### Task statement
The response should contain all of the records, copied exactly, and none of the images.

### Task input
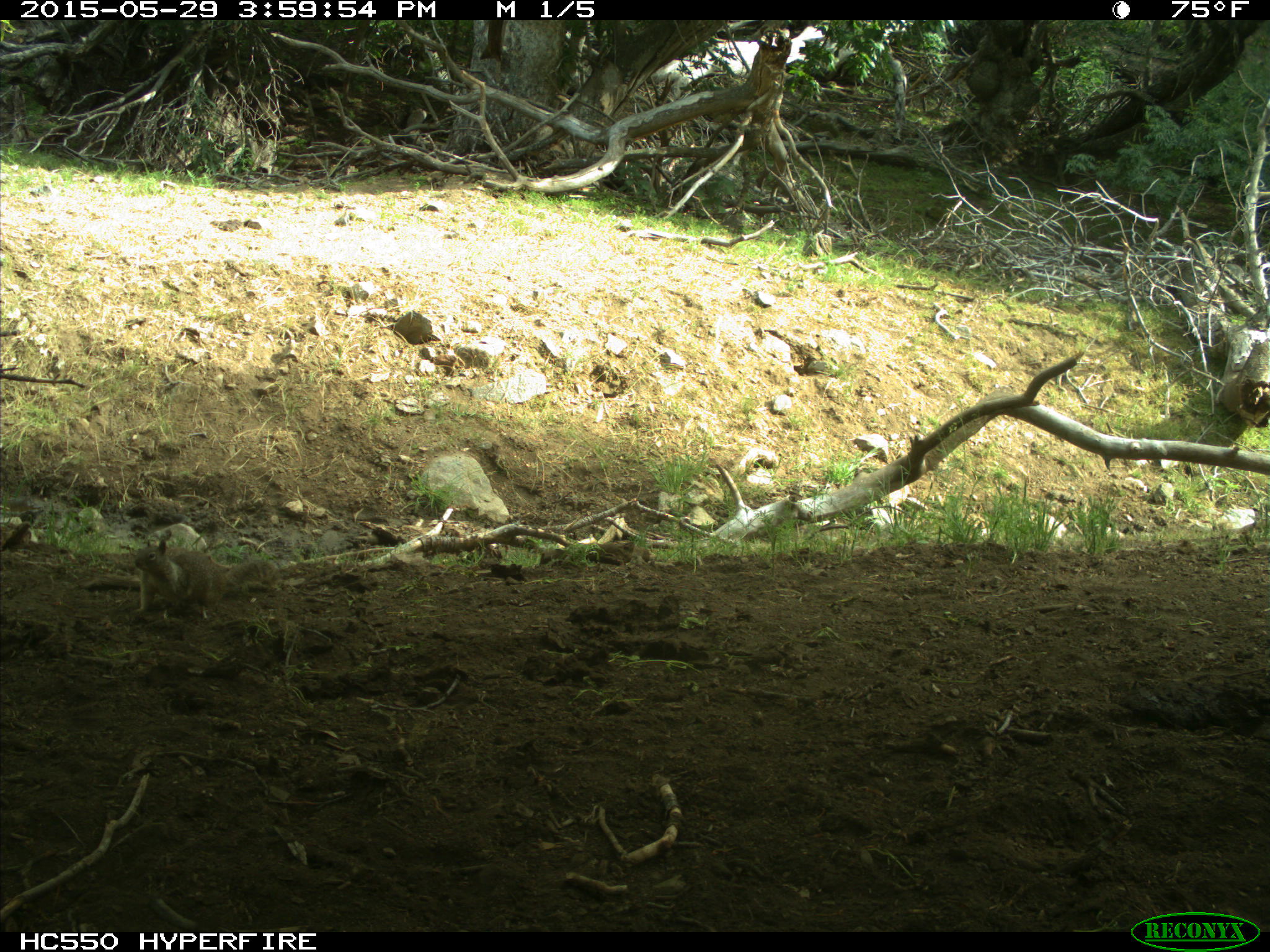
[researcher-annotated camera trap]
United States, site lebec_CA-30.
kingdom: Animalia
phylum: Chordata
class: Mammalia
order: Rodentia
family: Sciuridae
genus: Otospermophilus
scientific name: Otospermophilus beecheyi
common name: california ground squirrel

### Response box
[researcher-annotated camera trap]
United States, site lebec_CA-30.
kingdom: Animalia
phylum: Chordata
class: Mammalia
order: Rodentia
family: Sciuridae
genus: Otospermophilus
scientific name: Otospermophilus beecheyi
common name: california ground squirrel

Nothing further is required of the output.